The government of Cyprus is offering Cypriot citizenship (European Union citizenship) for investors who significantly impact its country’s economic development. The island of Cyprus is strategically located in the Mediterranean Sea, at the junction of crossroads of Africa, Asia, and Europe. The main advantage of this citizenship programme is that gives investors permanent residency to live indefinitely and imposes no travel restricts and tedious visa requirements otherwise regulated by the European Union.
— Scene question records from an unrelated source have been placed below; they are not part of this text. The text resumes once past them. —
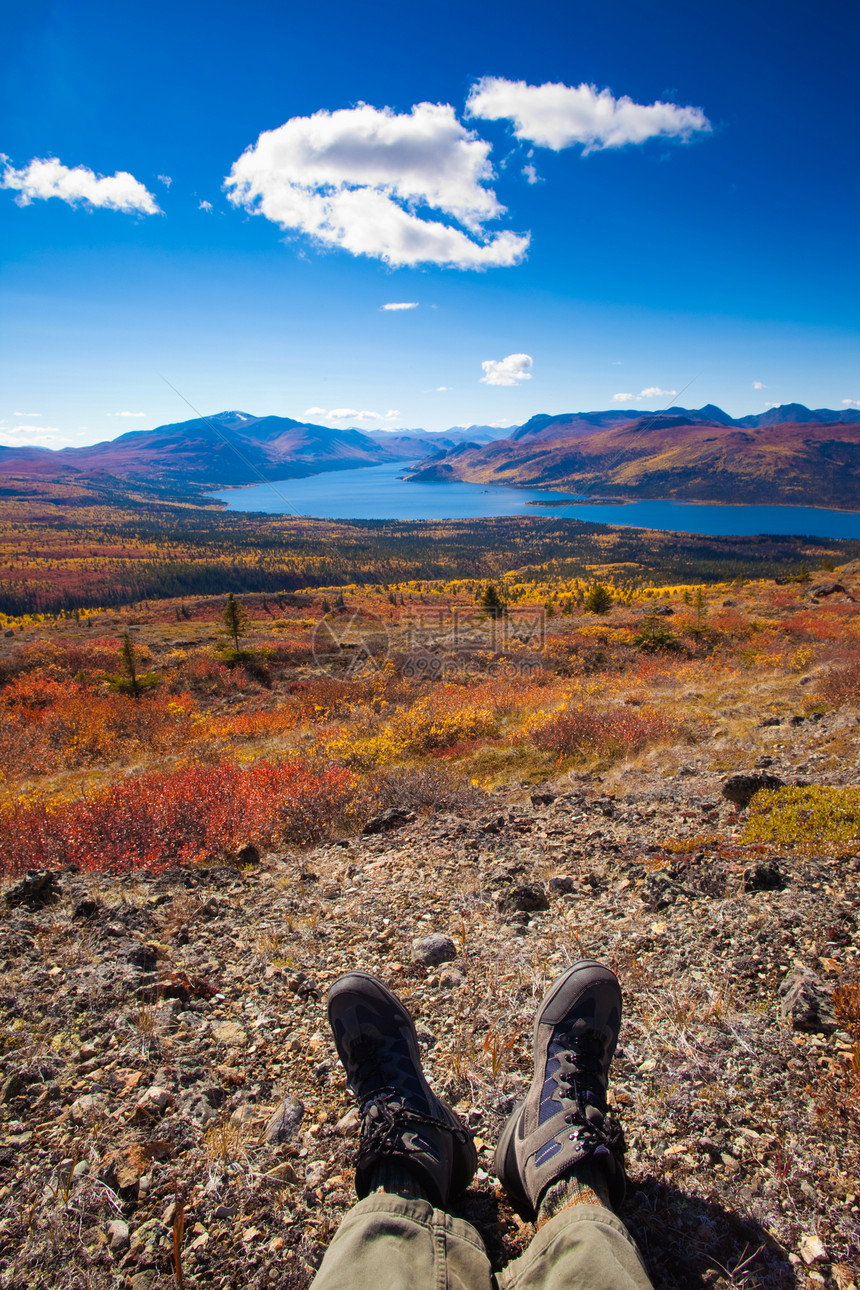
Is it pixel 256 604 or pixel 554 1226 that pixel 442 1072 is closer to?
pixel 554 1226

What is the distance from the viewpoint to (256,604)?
223 ft

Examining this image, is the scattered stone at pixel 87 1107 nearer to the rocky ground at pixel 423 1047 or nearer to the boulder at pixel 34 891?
the rocky ground at pixel 423 1047

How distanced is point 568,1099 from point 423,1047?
115 centimetres

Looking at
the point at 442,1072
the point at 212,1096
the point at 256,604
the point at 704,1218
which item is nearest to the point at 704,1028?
the point at 704,1218

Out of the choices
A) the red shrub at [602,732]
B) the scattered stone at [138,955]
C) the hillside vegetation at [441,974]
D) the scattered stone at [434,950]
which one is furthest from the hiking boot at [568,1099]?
the red shrub at [602,732]

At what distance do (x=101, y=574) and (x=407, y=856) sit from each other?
159928 millimetres

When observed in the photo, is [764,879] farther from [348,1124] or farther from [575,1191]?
[348,1124]

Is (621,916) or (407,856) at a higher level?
(621,916)

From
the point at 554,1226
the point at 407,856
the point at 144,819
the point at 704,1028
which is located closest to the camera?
the point at 554,1226

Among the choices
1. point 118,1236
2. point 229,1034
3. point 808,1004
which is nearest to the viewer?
point 118,1236

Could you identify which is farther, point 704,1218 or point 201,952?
point 201,952

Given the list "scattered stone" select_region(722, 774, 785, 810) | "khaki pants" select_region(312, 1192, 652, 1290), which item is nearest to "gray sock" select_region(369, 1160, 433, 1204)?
"khaki pants" select_region(312, 1192, 652, 1290)

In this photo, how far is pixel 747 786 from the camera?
21.9 feet

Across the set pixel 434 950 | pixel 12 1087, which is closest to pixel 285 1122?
pixel 12 1087
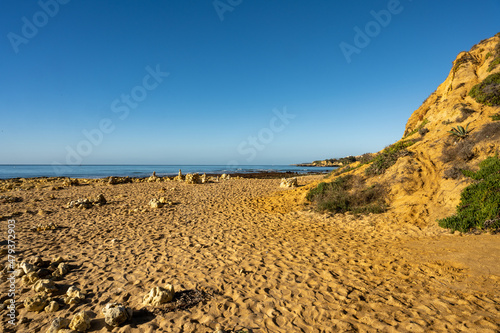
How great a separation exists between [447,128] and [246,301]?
12206mm

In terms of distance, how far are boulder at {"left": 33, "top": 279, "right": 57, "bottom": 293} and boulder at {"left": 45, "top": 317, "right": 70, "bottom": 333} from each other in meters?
1.06

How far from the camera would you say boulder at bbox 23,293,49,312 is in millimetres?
3672

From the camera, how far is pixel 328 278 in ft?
14.9

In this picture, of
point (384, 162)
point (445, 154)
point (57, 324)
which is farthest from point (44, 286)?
point (445, 154)

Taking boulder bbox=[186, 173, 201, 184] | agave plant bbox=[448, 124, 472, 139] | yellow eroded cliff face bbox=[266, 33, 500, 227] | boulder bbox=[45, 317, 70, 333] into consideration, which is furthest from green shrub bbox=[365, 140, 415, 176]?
boulder bbox=[186, 173, 201, 184]

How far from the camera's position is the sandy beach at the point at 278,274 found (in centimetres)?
335

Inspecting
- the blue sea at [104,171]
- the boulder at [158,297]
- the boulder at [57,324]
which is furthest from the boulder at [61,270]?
the blue sea at [104,171]

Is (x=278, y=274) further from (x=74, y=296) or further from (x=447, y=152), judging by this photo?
(x=447, y=152)

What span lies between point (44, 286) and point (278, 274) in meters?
4.48

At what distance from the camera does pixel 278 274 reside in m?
4.79

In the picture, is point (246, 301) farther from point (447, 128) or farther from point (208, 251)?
point (447, 128)

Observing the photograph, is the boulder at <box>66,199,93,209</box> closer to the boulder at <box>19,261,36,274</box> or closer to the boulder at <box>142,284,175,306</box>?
the boulder at <box>19,261,36,274</box>

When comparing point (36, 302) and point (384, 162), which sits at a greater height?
point (384, 162)

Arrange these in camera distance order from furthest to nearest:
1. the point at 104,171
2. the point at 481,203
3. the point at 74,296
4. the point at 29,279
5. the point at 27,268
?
1. the point at 104,171
2. the point at 481,203
3. the point at 27,268
4. the point at 29,279
5. the point at 74,296
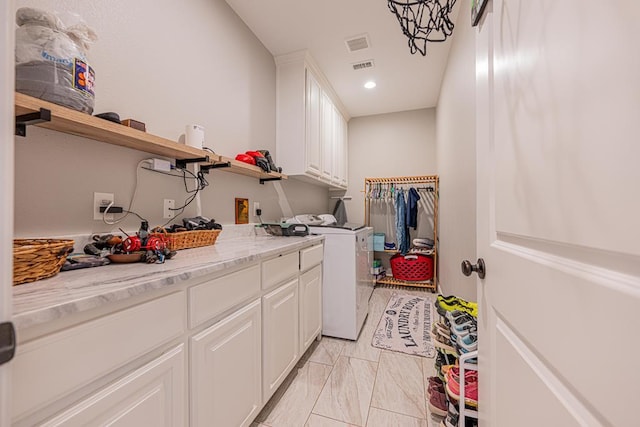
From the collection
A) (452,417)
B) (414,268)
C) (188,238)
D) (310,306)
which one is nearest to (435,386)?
(452,417)

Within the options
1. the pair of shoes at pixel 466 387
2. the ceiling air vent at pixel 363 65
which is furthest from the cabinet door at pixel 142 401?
the ceiling air vent at pixel 363 65

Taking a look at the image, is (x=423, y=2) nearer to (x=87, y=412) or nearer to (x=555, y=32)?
(x=555, y=32)

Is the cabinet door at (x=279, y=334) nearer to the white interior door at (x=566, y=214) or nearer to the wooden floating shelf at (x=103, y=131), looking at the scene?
the wooden floating shelf at (x=103, y=131)

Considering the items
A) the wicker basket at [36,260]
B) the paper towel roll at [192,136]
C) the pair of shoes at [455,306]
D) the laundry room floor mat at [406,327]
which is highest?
the paper towel roll at [192,136]

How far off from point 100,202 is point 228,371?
894 millimetres

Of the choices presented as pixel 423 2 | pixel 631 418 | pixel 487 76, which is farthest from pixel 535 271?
pixel 423 2

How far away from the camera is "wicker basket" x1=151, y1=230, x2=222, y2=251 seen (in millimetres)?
1202

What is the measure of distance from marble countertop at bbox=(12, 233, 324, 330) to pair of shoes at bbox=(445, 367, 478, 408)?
107cm

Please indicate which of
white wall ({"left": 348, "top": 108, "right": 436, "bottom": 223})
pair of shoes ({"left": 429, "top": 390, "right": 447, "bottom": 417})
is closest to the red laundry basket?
white wall ({"left": 348, "top": 108, "right": 436, "bottom": 223})

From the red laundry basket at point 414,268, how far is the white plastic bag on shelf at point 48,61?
359 centimetres

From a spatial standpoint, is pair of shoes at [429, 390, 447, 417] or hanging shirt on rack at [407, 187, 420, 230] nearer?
pair of shoes at [429, 390, 447, 417]

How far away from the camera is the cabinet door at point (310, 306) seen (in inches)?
70.6

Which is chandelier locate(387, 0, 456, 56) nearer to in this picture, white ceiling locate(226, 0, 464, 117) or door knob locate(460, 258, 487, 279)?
white ceiling locate(226, 0, 464, 117)

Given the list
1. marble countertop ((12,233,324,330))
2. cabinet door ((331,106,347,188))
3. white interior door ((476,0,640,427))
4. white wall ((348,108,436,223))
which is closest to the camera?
white interior door ((476,0,640,427))
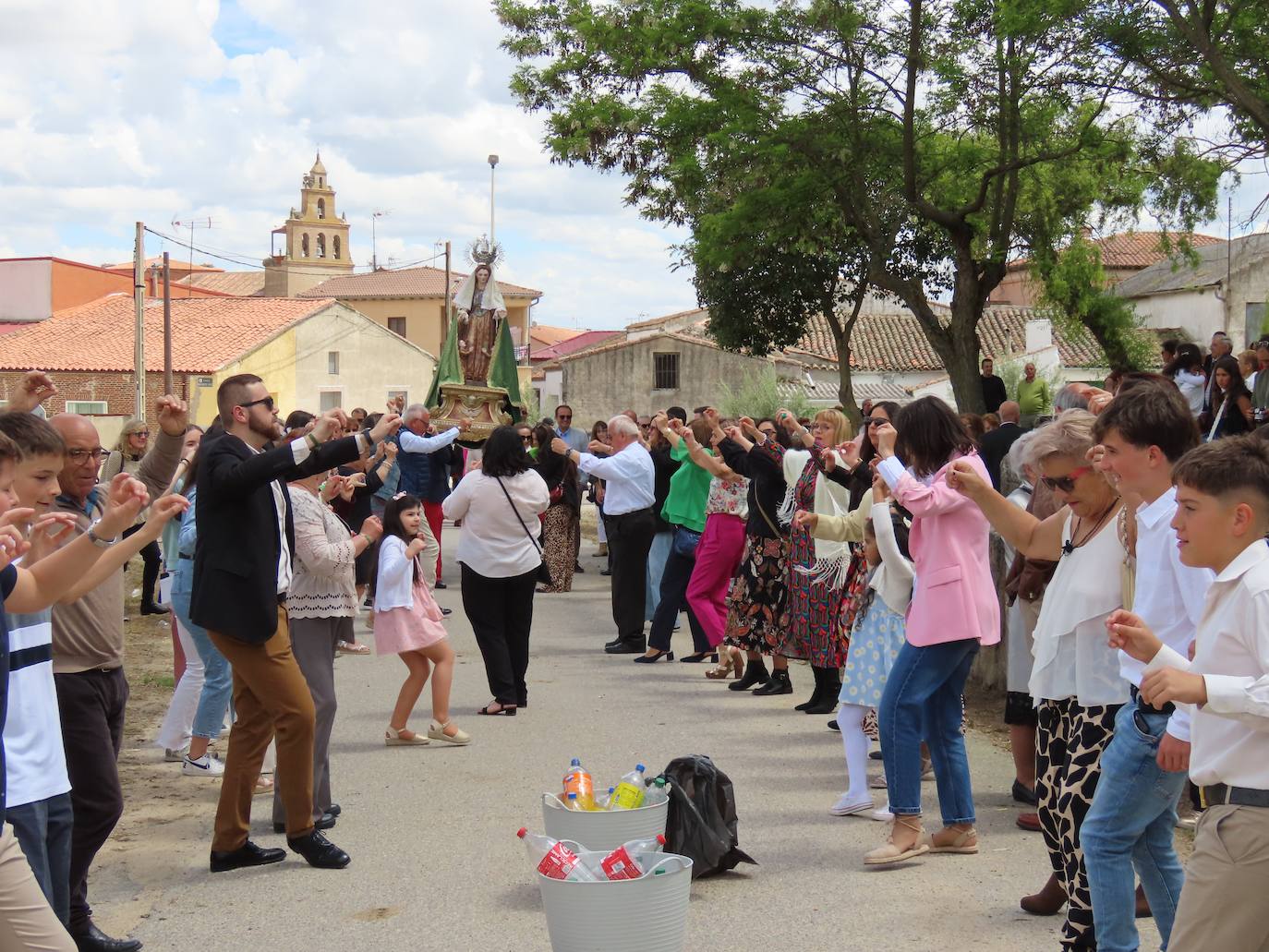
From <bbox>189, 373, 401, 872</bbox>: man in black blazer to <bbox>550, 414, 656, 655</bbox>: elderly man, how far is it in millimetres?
5850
The citizenship offered by Cyprus grants a person to work, study, and live and in any country belonging to the European Union. The CBI or Cyprus Citizenship by Investment Programme evaluates persons based on the investment amount prior to granting Cypriot (EU) citizenship to individuals. The government will also look at the profile of the individual – for example, the preferred candidates can include a wide array of persons including investors, international business executives, and public figures. Unlike other citizenship programs, the Cypriot (EU) one does not require the candidates to disclose their source of fund, or go through medical tests or require language proficiency.
Most often, alternate citizenship comes in handy when the person requires international tax planning, and to use as a second home if matters in the present country turn volatile. The first step to obtaining the citizenship is to invest a sum of EUR 30,000 in a Cypriot bank for three years, then, there must be evidence that there is a steady flow of the same amount annually gained from sources external to Cyprus. The residency programme requires the applicant to make a purchase of residential property for the value of EUR 300,000. It’s also noteworthy to be at least 18 years of age and has no prior criminal record.
The hassle-free method for citizenship offered by the Cypriot government can be gained within 60-90 days, unlike other countries this process can take up to years. Investors can choose from two methods, depending on their preference. The first is to invest EUR 2 million in real estate in the country or having a total investment of EUR 2.5 million which can include a personal residence of EUR 500,000 and the remaining can be disbursed through real estate, commercial, or infrastructure development. In either form, the citizenship is safe and does not put the investor’s life at risk. Not only would this amount be beneficial for the government but also works as an asset for the investor.